◆ GOAL:
In the data below, rewrite everything from the line containing "How much distance divides" down to the line containing "(x=20, y=418), (x=19, y=313), (x=593, y=465)", both included, as a JSON list of strings with one string per line and blank lines omitted.

────

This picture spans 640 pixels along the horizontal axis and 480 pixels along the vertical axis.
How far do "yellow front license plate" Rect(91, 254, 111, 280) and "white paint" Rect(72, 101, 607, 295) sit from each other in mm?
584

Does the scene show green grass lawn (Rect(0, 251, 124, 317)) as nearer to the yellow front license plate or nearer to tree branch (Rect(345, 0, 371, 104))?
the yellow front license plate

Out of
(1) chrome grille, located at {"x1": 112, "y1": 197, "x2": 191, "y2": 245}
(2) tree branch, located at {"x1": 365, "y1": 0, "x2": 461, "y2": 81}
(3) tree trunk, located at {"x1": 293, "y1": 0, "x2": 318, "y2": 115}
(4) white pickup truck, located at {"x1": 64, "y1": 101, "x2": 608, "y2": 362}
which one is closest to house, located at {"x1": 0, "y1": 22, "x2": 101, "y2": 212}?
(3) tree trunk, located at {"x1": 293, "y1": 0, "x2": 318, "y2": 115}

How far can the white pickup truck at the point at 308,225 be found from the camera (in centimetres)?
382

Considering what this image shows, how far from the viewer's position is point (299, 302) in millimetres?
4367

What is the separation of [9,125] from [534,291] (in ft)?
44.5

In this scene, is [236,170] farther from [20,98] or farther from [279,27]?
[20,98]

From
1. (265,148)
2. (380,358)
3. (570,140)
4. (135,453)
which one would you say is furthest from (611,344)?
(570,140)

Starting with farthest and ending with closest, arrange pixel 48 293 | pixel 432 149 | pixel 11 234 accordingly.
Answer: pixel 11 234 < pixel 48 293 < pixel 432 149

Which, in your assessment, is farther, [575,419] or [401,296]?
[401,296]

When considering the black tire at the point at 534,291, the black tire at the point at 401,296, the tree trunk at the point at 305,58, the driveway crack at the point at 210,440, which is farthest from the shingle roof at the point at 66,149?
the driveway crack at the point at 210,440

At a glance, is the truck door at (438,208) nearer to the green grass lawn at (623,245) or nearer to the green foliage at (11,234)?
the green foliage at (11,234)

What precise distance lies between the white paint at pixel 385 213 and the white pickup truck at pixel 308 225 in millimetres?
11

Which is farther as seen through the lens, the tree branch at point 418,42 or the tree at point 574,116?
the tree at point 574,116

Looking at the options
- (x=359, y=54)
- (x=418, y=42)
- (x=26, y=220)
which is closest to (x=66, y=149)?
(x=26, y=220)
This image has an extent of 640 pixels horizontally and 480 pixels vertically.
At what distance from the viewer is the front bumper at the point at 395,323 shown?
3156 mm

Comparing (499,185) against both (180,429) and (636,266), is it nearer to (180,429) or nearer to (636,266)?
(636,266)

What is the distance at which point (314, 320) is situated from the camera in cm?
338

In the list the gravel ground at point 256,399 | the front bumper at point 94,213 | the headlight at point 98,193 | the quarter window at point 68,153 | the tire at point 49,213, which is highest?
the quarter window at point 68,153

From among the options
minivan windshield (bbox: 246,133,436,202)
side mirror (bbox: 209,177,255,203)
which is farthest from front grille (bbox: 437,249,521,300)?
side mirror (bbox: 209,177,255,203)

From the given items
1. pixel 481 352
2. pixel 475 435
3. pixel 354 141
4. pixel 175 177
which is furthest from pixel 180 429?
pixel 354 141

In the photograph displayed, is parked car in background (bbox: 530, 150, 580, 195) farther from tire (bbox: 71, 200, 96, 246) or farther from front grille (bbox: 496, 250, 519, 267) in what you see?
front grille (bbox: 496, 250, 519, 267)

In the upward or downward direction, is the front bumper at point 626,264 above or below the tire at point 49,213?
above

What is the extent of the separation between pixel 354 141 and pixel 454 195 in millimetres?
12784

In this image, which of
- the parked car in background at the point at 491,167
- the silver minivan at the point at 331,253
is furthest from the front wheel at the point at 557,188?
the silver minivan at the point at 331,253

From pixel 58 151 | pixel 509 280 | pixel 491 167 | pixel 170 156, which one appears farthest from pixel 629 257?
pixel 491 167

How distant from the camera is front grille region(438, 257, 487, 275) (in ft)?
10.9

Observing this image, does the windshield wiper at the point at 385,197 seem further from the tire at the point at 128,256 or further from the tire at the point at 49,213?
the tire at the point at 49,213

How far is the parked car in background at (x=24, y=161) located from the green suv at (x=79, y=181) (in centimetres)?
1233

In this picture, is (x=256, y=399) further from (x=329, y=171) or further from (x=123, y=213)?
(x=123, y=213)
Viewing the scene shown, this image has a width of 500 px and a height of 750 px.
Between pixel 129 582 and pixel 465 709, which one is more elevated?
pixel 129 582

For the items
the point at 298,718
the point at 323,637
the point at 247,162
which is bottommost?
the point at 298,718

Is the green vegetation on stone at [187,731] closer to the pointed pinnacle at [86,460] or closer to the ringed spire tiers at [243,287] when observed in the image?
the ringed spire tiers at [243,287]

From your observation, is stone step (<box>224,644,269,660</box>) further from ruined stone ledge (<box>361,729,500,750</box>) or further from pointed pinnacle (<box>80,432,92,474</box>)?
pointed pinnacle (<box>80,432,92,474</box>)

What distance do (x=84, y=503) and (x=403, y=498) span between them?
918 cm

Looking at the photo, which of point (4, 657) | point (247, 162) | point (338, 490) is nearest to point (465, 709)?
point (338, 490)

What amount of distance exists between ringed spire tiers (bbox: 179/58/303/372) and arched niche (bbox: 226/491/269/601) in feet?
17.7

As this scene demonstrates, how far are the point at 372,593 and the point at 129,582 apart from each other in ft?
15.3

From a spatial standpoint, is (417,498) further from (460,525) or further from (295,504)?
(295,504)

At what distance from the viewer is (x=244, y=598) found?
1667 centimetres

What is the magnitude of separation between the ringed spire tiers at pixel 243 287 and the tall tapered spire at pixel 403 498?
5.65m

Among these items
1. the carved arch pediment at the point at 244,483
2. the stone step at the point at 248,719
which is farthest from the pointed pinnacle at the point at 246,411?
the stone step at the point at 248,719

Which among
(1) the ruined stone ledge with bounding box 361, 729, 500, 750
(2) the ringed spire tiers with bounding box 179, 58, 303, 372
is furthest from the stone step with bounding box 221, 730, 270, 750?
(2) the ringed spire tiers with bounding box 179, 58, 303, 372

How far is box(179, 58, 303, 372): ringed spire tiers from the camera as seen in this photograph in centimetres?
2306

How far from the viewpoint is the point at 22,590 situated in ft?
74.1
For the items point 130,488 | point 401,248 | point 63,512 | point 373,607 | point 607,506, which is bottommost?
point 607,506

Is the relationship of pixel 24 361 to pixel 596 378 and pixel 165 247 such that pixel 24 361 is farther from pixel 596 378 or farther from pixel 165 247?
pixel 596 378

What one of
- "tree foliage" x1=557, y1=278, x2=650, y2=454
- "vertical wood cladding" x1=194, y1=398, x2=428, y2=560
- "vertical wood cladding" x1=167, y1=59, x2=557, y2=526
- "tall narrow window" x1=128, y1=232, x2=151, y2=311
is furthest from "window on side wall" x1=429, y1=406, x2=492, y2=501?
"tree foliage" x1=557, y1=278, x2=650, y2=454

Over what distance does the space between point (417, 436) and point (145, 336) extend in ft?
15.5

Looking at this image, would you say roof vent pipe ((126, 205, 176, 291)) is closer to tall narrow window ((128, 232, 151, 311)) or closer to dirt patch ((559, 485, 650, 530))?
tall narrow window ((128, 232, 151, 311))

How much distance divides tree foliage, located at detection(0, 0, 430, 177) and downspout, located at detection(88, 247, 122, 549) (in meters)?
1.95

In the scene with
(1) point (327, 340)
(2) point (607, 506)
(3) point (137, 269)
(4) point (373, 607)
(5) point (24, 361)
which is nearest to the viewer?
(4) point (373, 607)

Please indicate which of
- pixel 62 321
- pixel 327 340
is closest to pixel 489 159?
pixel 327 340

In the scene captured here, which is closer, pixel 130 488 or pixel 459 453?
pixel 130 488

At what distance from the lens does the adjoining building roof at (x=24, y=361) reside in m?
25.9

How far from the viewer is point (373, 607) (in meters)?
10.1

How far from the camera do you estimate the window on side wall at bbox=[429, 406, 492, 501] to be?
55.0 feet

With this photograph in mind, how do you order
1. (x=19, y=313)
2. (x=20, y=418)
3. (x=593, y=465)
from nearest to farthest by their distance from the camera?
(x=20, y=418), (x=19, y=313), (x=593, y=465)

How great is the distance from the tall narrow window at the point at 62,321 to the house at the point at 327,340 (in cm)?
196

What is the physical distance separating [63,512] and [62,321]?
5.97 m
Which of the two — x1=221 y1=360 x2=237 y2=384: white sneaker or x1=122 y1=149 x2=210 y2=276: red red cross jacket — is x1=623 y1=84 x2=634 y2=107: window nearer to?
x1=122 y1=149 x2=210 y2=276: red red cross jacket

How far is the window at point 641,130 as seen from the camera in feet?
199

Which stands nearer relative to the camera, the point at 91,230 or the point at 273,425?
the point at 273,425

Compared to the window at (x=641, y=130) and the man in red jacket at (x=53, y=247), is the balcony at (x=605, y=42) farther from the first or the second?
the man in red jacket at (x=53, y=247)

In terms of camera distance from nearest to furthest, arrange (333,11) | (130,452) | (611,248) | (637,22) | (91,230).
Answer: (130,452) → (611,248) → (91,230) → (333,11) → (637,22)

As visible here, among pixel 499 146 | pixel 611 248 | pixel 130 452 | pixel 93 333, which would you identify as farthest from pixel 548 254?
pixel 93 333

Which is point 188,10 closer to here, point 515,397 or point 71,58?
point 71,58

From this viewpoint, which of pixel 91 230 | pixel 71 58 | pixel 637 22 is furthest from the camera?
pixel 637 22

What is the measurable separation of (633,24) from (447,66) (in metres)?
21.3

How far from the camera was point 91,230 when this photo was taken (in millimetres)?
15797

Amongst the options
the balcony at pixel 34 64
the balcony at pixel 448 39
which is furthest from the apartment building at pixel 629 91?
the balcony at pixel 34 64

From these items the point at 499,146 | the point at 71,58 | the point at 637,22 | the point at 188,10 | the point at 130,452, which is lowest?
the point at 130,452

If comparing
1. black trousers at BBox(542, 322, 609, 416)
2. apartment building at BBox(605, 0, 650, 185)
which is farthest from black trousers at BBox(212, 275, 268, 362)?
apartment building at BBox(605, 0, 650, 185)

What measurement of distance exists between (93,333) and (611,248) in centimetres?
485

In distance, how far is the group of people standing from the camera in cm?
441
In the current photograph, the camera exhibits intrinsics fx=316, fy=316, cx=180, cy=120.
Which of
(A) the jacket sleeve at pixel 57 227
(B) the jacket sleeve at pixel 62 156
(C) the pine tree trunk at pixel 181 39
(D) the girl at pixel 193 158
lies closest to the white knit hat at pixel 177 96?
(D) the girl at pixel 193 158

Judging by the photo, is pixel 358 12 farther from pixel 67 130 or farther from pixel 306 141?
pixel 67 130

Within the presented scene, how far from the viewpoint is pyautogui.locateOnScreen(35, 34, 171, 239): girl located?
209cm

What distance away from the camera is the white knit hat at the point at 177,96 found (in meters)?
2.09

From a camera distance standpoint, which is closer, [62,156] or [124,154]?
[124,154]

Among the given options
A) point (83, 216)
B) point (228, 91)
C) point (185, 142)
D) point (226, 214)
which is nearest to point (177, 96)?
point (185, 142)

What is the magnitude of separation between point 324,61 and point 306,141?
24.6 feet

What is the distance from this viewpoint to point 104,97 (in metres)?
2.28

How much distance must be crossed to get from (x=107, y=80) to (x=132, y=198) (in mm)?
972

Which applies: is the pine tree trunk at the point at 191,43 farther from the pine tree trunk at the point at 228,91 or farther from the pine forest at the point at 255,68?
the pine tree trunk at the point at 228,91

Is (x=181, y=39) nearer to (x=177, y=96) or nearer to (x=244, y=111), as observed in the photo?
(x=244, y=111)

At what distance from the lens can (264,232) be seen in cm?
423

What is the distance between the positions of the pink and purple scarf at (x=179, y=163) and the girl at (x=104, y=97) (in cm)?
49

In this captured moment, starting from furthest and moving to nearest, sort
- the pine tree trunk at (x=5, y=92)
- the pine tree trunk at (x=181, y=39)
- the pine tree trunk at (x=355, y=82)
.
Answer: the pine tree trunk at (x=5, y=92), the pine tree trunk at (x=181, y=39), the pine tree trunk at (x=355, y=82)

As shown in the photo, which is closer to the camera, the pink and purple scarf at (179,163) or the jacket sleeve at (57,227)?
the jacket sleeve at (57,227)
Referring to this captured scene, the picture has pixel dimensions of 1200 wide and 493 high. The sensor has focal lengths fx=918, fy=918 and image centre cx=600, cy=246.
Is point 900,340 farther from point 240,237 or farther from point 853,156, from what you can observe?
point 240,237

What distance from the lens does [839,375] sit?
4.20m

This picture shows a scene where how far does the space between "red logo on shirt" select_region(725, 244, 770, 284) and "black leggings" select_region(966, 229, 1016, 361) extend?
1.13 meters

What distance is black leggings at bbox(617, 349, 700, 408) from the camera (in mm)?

────

◆ FULL OUTPUT:
[
  "How much distance divides tree foliage, located at detection(0, 0, 430, 177) and downspout, located at detection(88, 247, 122, 549) (in meters)?",
  "1.95",
  "In the scene with",
  "(1) point (327, 340)",
  "(2) point (607, 506)",
  "(3) point (137, 269)",
  "(4) point (373, 607)",
  "(5) point (24, 361)",
  "which is nearest to the viewer?",
  "(4) point (373, 607)",
  "Please indicate which of",
  "- pixel 62 321",
  "- pixel 327 340",
  "is closest to pixel 489 159?",
  "pixel 327 340",
  "In the scene captured here, which is closer, pixel 130 488 or pixel 459 453?",
  "pixel 130 488",
  "At what distance from the lens does the adjoining building roof at (x=24, y=361) reside in m?",
  "25.9",
  "How far from the viewer is point (373, 607) (in meters)?",
  "10.1",
  "How far from the camera do you estimate the window on side wall at bbox=[429, 406, 492, 501] to be?",
  "55.0 feet",
  "With this photograph in mind, how do you order",
  "1. (x=19, y=313)",
  "2. (x=20, y=418)",
  "3. (x=593, y=465)",
  "from nearest to farthest by their distance from the camera?",
  "(x=20, y=418), (x=19, y=313), (x=593, y=465)"
]